= Customer service training =

Training program for fresher employees

Customer service training (CST) refers to teaching employees the knowledge, skills, and competencies required to increase customer satisfaction.

== Audience ==

Any employee who interacts with a customer is a candidate for customer service training. In addition to customer service representatives, this includes other positions such as receptionists, technical support representatives, field service technicians, sales engineers, shopkeepers, waiters, etc.

== Content ==

Course content typically includes greeting the customer (either by phone or in person), questioning to understand the customer’s need or problem, listening, confirming understanding, responding with value, using positive language, eliminating jargon, concluding the phone or face-to-face interaction, dealing with angry customers, and the importance of body language and tone of voice.

== Methodology ==

Customer service classes can be taught in a traditional classroom setting with workbooks or DVD and a trainer, through various methods of e-learning (web based training), or a blend (blended learning) of the two.
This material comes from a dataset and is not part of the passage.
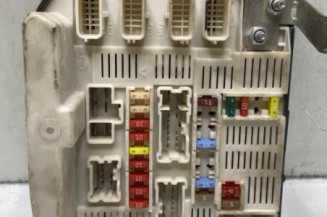 Boitier UPC RENAULT GRAND SCENIC 2 Photo n°1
An advantage of classroom training, whether traditional or the synchronous form of blended learning, is that participants can discuss best-practices with each other and build a solid team foundation. Drawbacks include work-force management when scheduling a large number of people off the job at one time, and the cost of travel if participants need to travel to the training location.

A main advantage of e-learning is that participants can be scheduled for training in a staggered fashion to allow for job coverage. Participants can work at their own pace and take whatever time is needed in order to develop a thorough understanding of the content. One drawback of e-learning is that without management oversight there may not be a satisfactory completion rate.

== Benefits ==

Listed below are several benefits that accrue to an organization when employees are trained in customer service skills:

Employees who are properly trained and demonstrate professional customer service skills, can improve customer satisfaction and loyalty. This helps the business retain customers and improve profits. It costs less to retain loyal customers than to acquire new ones. In addition, satisfied customers are more open to additional sales messages and are likely to refer others to that business.
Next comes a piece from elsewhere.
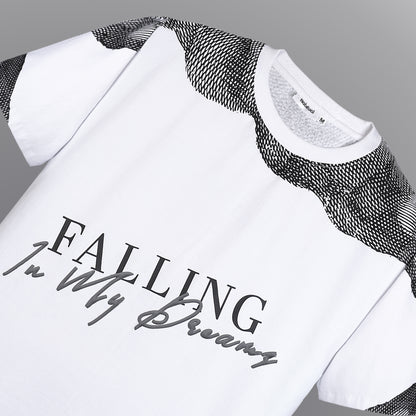 Icarus Fall Oversized T-shirt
Good listening skills and questioning techniques can shorten the interaction time with customers. This allows an organization to serve more customers in less time, possibly with fewer staff. However, consumers are intelligent and do not want to feel rushed, when they have questions. So be proactive and make sure every consumer feels they are being heard and not just "listened" to.
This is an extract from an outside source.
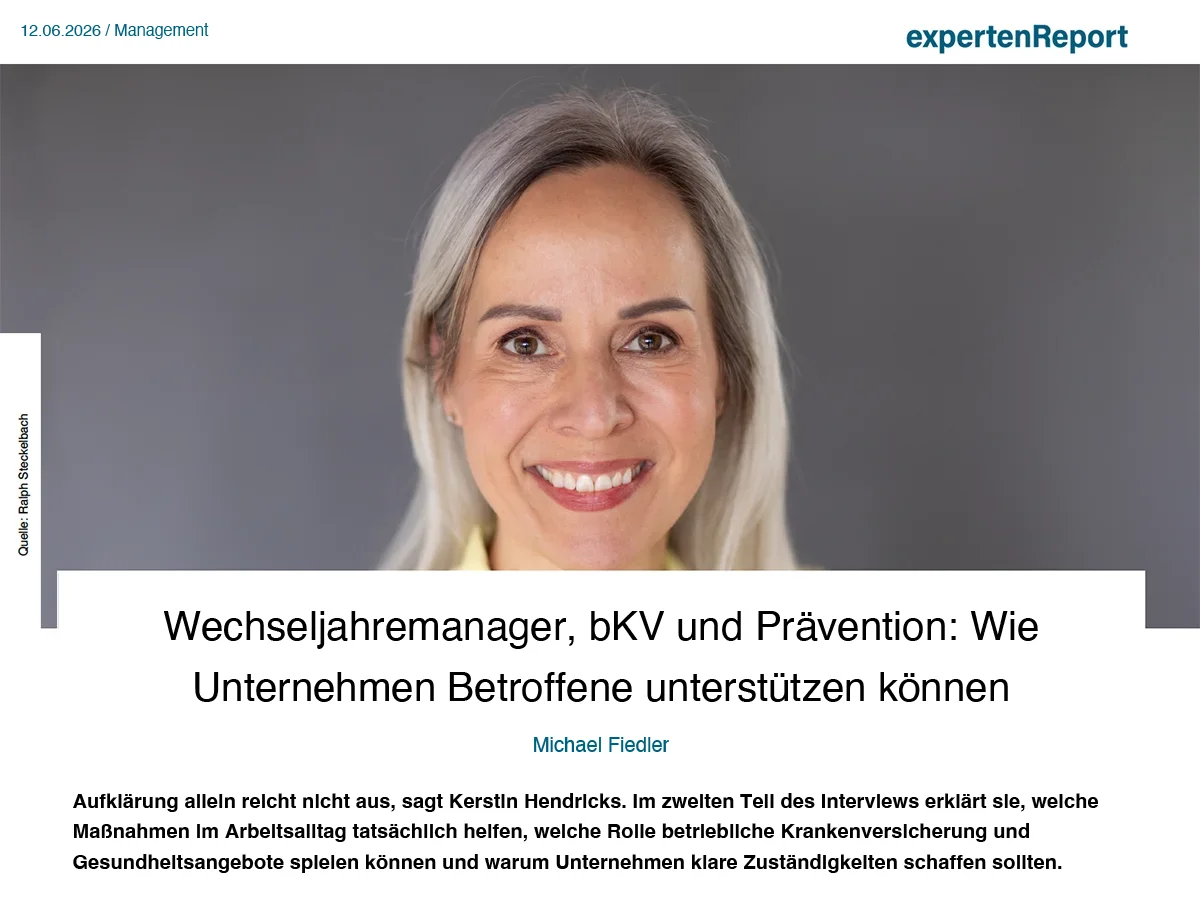 ExpertenReport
Being able to clearly explain the next step in a process and confirming that the customer is satisfied, will decrease the number of callbacks and return customers. Improving "first contact" resolution is one of the primary drivers of customer satisfaction.

Training all employees using consistent customer service skills, allows them to have a common process and language when assisting customers. This allows the business to brand their interaction of excellent service to the customer, which adds value to the business.

Investing in employee training gives employees a feeling of value and improves morale. In addition, when employees feel valued, they value their customers. This could be a result of effective customer service skills training, which not only benefits the employee, but will enhance the relationships with the customers. These important factors can help to increase employee loyalty, reduce employee turnover, and lower productivity costs.